A WAR ON MANY FRONTS
The Islamic State is not as terrifyingly new as so much of the media coverage has claimed, but as these books illustrate, it represents a more dangerous evolution in the jihadist movement—one that must be understood accurately if it is to be defeated. In the current debate among historians, journalists, policymakers, and scholars about the nature of the group, there are those who seek to deny that it is rooted in Islamic traditions and who claim that the self-declared caliphate has hijacked a religion of peace and distorted its humane message. Such views ignore the fact that none of the three major monotheistic religions can be considered wholly peaceful: in their sacred texts, Christianity, Islam, and Judaism all contain elements of brutality and violence. But religions cannot and should not be understood by their texts alone. The lived history of a community of believers defines a religion; a great deal depends on how the custodians of a faith choose to interpret, defend, exploit, or abuse its sacred texts. The crusaders who slaughtered their way to Jerusalem in 1099 were as Christian as the Christians of the Renaissance and of today. The Islamic State is as much a part of Islam as Baghdad, Cairo, Córdoba, and Damascus were during their golden ages as centers of learning and high culture.

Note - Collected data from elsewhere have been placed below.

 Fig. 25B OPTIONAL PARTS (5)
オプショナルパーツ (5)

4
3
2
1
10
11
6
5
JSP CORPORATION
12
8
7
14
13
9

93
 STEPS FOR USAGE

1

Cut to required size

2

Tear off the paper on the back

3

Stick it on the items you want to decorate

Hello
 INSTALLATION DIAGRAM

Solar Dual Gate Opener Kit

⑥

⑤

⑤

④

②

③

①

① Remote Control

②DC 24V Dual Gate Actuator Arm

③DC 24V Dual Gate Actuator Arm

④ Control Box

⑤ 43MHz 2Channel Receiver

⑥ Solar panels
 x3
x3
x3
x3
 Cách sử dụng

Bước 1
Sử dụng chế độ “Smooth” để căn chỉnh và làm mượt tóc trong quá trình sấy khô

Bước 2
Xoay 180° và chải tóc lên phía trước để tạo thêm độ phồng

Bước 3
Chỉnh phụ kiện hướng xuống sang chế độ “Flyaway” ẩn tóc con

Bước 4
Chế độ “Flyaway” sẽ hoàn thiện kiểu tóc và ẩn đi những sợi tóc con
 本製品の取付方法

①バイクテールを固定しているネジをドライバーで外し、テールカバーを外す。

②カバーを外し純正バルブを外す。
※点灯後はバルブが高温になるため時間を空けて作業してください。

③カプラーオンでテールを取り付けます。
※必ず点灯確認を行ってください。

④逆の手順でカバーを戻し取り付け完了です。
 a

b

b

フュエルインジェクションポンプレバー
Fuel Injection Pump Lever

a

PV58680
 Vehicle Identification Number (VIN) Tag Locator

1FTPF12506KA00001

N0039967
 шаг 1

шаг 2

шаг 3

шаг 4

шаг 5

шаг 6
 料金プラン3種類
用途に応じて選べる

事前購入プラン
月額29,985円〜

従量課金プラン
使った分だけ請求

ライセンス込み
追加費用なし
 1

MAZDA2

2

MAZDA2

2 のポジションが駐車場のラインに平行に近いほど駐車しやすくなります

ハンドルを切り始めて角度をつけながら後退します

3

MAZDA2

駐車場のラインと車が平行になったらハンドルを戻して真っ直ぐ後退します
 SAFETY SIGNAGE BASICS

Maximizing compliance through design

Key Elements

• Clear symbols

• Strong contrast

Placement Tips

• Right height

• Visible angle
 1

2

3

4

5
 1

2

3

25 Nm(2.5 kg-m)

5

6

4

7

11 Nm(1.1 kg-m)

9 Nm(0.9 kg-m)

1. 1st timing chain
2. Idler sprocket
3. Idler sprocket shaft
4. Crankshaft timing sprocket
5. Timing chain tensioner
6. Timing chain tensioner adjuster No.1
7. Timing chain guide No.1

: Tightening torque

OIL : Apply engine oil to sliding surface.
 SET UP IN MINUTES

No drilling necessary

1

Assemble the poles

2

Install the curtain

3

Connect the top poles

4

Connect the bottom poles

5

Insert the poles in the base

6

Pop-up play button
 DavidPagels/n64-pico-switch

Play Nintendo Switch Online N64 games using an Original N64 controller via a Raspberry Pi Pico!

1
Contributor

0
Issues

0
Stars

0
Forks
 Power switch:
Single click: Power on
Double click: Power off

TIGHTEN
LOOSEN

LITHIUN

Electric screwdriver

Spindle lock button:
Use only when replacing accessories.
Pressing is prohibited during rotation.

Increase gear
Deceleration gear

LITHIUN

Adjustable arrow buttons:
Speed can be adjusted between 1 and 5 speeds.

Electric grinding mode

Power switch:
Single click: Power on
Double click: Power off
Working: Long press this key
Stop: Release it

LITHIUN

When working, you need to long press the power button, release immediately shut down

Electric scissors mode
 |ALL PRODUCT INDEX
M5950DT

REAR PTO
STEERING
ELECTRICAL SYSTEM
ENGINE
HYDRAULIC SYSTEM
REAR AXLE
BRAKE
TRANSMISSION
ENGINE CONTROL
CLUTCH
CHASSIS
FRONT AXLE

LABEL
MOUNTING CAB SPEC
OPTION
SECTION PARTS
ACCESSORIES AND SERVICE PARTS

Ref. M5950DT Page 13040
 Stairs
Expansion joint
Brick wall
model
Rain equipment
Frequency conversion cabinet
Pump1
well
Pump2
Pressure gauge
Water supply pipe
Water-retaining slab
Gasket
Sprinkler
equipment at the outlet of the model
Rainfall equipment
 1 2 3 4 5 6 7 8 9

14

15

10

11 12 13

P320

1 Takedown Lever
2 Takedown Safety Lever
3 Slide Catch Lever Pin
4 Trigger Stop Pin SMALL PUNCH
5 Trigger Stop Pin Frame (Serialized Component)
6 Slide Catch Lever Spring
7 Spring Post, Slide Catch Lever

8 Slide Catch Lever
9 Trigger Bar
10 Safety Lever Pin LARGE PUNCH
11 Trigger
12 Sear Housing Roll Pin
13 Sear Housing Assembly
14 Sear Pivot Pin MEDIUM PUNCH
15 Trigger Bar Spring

It is crucial, for the Islamic world above all, to recognize that the Islamic State has deep roots in Islamic traditions. Containing it will require the support of Arab and Muslim allies, and it is only by placing the group in the proper historical and cultural context that it can be demystified in the Muslim world. Once Muslims in the Middle East free themselves from the delusion that the Islamic State is a wholly alien phenomenon and recognize that the group’s false Mahdis and caliphs are but the latest in a long and bloody genealogy, they might come to see the fight against the Islamic State for what it is: a struggle to determine which tradition within Islam will define the religion going forward.
The authors of these three books do not foresee the group’s demise in the near future. They counsel Western powers against overreacting to the threat, which would undermine civil liberties at home and deepen the rift between Western countries and Muslim-majority states. But the Islamic State will not simply collapse on its own. The fight against the group is as much a war against an idea as it is a battle against armed militants. It must be fought not only on the frontlines of Iraq and Syria but also on every platform, electronic or otherwise, that the extremists use to spread their vision.